Maybe I'm just hanging around because I'm a complete maniac. I still love fading jeans, I never get tired of the "hunt" of trying to achieve the perfect fade, raw denim still endlessly fascinates me. I've had so many hobbies come and go, I don't really care about video games at all anymore and I don't even really enjoy playing/listening to music much nowadays, but for some dumb reason specialty denim and all the associated style never stops being fun.

Weirdly, unlike a lot of people who've been around the denim nerd scene since the late 2000s my taste hasn't really moved that much toward repro brands (though I have a couple Warehouse pairs I really like) or associated hyper-specialty makers like Conners, Ooe, or Roy. I still find third-wave Japanese brands like Flat Head, Samurai, Pure Blue Japan to be my favorites, and aside from preferring straight cuts and a somewhat more relaxed fit in general my sense of style hasn't changed much in over a decade. If anything I'm even more into the general Japanese amekaji style that sort of syncretizes various aspects and eras of vintage Americana into its own thing and feels different to me than how a lot of these brands get worn by occidental denim geeks.

▶ [EXERCISE INSTRUCTIONS]
Write the next part of the passage on raw denim, picking up after its last sentence. The data that comes next has nothing to do with the passage on raw denim.

▶ [DATA UNDER STUDY]
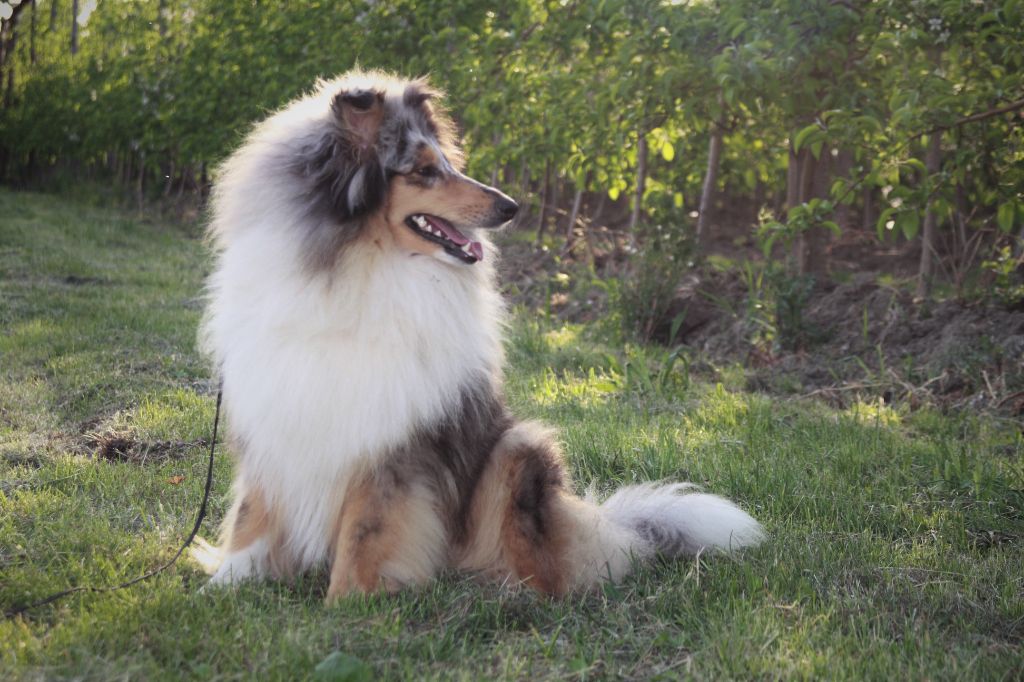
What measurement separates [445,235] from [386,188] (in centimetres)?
24

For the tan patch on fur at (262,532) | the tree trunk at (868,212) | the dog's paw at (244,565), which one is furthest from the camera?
the tree trunk at (868,212)

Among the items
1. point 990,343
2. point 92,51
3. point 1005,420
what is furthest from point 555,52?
point 92,51

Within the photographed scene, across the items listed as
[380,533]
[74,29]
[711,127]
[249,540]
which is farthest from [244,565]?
[74,29]

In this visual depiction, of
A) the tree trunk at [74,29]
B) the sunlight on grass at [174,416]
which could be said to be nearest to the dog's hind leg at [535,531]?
the sunlight on grass at [174,416]

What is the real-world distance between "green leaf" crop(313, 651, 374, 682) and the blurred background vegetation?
12.1ft

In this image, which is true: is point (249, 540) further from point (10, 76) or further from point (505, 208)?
point (10, 76)

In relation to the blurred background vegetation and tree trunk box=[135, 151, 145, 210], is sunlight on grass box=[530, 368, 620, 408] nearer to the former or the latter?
the blurred background vegetation

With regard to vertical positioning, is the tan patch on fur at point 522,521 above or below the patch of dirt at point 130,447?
above

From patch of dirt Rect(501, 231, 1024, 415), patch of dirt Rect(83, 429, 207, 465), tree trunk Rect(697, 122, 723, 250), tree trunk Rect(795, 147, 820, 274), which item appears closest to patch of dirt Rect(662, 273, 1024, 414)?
patch of dirt Rect(501, 231, 1024, 415)

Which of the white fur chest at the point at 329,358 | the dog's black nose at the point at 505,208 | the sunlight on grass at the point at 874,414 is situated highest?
the dog's black nose at the point at 505,208

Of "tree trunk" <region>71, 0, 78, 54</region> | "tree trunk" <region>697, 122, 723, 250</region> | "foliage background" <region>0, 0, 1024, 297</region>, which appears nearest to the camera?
"foliage background" <region>0, 0, 1024, 297</region>

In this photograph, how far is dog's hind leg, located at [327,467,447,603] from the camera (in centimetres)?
286

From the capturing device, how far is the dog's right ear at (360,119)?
2947mm

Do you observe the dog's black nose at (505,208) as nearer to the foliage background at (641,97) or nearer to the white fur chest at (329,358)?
the white fur chest at (329,358)
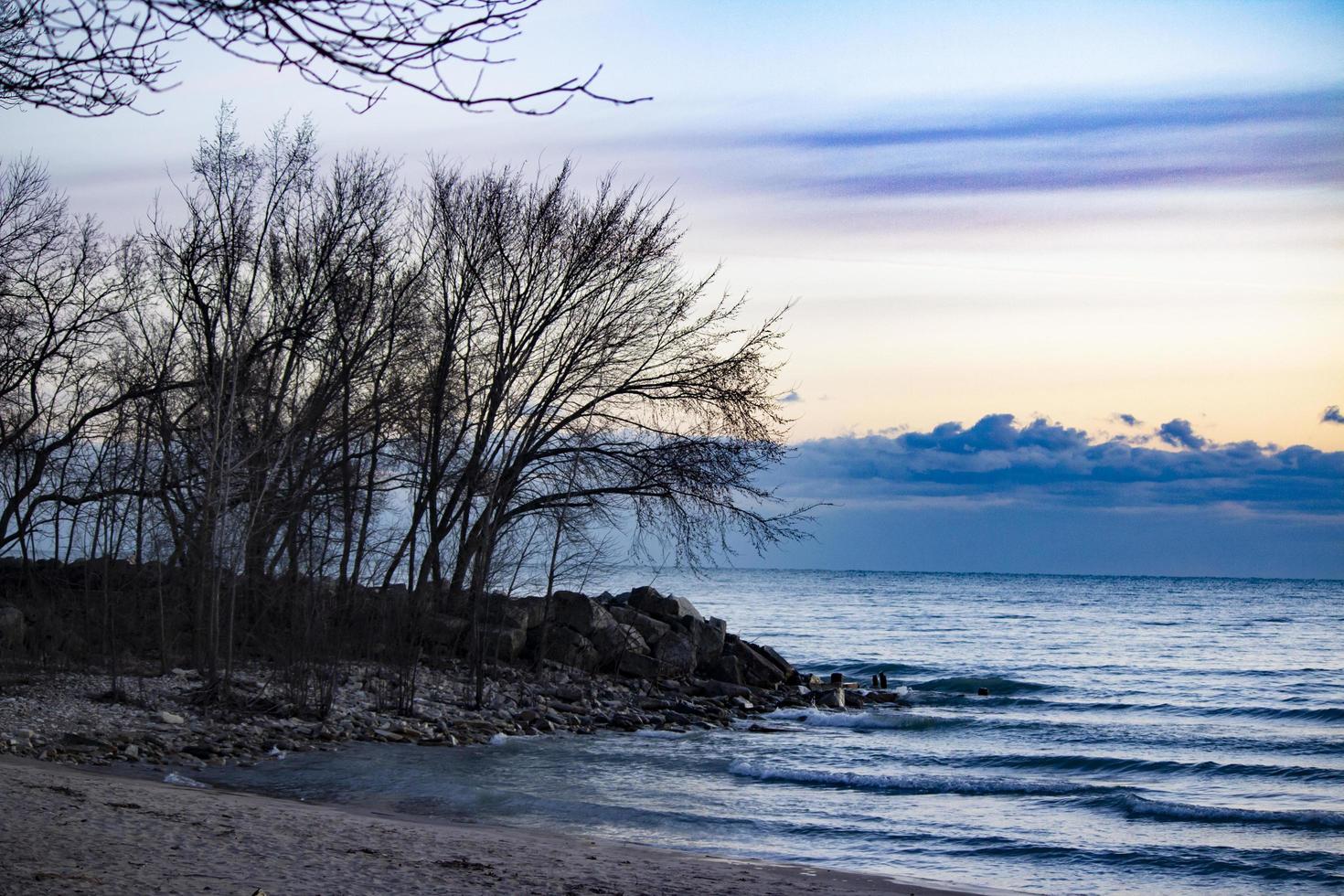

▶ [ANSWER BELOW]
What's funny is that I hardly buy anything and have essentially just a specialty denim geek capsule wardrobe. Most of what I bought this year was from Yahoo Auctions Japan. I'm sure I would be oh so popular and well-loved by denim nerds everywhere if I could just stop being so lazy and post some pics, or follow my wife's advice and start a YouTube channel where I just nerd out about the buttons on my Flat Head western shirts or cotton stitching snobbery. Or even just update my sadly-neglected blog for the first time in years!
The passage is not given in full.